Una conversación interminable sobre las preguntas de siempre
Indagar el presente en busca de respuestas exige hacerlo en diálogo con aquellos que han abordado antes temas esenciales como la libertad y la justicia
"Vivo en conversación con los difuntos", escribía Quevedo para referirse a la lectura de los autores clásicos: "Retirado en la paz de estos desiertos,/ con pocos, pero doctos libros juntos,/ vivo en conversación con los difuntos,/ y escucho con mis ojos a los muertos". También para Maquiavelo la lectura de los clásicos es conversación. En una carta dirigida a Francisco Vettore, citada por Anthony Grafton, cuenta cómo "llegada la tarde, regreso a casa y entro en mi despacho; y entrando me despojo de la ropa cotidiana, y me pongo mis mejores galas; y así vestido adecuadamente entro en la corte de aquellos antiguos hombres; donde, recibido por ellos amorosamente, me nutro con ese alimento que es solo mío, y para el cual he nacido.
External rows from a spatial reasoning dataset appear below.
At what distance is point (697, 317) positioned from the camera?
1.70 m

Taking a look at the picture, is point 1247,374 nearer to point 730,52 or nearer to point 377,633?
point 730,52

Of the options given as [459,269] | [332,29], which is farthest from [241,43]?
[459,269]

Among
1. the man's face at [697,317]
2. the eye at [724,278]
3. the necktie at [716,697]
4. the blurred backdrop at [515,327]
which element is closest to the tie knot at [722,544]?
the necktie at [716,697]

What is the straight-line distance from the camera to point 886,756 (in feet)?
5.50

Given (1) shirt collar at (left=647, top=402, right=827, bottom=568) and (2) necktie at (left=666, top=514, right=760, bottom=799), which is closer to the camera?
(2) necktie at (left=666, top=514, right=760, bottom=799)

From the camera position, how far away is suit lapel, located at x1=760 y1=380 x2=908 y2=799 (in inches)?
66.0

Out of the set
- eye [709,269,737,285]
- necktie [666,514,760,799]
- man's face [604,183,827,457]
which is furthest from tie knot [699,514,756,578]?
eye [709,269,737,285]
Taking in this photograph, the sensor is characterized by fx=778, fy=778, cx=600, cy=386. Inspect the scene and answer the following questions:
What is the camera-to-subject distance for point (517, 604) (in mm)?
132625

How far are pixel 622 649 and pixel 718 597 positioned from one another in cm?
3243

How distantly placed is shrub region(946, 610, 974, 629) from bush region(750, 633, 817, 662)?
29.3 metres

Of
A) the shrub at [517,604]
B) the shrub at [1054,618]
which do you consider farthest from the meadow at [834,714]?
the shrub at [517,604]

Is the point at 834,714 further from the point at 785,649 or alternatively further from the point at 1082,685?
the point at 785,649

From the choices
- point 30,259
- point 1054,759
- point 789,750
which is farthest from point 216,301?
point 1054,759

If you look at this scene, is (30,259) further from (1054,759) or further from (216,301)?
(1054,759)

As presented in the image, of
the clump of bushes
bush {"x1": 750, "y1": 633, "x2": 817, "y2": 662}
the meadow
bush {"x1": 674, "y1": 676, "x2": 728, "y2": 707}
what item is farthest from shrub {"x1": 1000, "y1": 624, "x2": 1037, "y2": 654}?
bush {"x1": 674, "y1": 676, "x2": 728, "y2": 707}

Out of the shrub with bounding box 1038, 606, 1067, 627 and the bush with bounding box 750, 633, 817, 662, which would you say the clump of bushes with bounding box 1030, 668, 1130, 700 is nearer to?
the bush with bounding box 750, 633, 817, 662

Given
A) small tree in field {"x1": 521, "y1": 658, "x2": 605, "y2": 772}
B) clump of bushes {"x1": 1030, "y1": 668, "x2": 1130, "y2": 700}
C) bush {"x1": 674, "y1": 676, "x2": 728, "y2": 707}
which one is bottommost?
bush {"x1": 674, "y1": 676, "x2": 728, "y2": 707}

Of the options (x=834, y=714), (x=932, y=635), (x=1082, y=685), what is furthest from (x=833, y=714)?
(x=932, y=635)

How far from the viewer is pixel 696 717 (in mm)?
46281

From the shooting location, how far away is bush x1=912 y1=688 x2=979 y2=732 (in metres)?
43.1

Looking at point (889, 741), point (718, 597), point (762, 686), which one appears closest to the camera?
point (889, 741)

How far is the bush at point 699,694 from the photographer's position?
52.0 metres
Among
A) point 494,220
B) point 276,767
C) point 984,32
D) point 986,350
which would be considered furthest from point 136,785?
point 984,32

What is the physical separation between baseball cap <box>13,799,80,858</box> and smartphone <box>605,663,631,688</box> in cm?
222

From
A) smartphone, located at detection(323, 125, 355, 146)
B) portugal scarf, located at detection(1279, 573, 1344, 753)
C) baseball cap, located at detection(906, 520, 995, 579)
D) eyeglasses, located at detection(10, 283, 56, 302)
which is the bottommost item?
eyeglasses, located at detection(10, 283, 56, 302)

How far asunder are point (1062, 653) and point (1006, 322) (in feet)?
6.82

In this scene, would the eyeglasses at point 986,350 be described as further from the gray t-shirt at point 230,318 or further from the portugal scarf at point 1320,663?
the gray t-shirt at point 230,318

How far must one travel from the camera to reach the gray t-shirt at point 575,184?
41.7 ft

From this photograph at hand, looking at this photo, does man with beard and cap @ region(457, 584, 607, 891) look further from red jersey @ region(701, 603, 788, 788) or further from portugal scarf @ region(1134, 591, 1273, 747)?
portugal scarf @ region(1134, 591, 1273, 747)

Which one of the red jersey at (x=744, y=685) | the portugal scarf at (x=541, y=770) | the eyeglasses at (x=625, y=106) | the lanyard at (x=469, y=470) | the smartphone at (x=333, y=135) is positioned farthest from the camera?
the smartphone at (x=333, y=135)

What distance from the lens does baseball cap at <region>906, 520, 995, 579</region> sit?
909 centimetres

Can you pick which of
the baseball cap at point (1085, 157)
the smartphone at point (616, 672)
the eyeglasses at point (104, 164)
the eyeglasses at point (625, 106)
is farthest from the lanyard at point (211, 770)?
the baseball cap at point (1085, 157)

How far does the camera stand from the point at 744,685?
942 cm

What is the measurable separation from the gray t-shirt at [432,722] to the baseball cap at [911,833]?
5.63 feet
Donde no me avergüenzo de hablar con ellos, y preguntarles por la razón de sus acciones: y aquellos por su humanidad me responden; y no siento, durante cuatro horas, ningún tedio, olvido todos mis problemas, no temo a la pobreza ni me asusta la muerte". En la lectura de los autores clásicos, explica Grafton, Maquiavelo no buscaba distracción "sino instrucción. Planteaba preguntas concretas e intentaba obtener respuestas perspicaces. La formalidad y lucidez de su planteamiento, el interés no por los etéreos sujetos eróticos sino por la acción política práctica se refleja vivamente en su alegoría de la lectura como foro de discusión".
Una y otra vez conversamos "con los ojos", una y otra vez vamos a buscar en los libros "las respuestas perspicaces" que nuestro tiempo nos demanda. Pero esas respuestas dependen, naturalmente, de las preguntas que formulemos. En cierto sentido, esas preguntas no son muy diferentes de las que nuestra civilización se hace desde siempre. Son las preguntas sobre la condición de la libertad, sobre la justicia y sobre la vida buena. Son preguntas permanentes -nuestra cultura ha intentado responderlas desde que los griegos las enunciaron por vez primera-, pero también son situadas: tienen una respuesta posible en el aquí y el ahora, en lo que es específico de nuestra condición presente, y es por eso que si las preguntas son permanentes, las respuestas son siempre provisorias.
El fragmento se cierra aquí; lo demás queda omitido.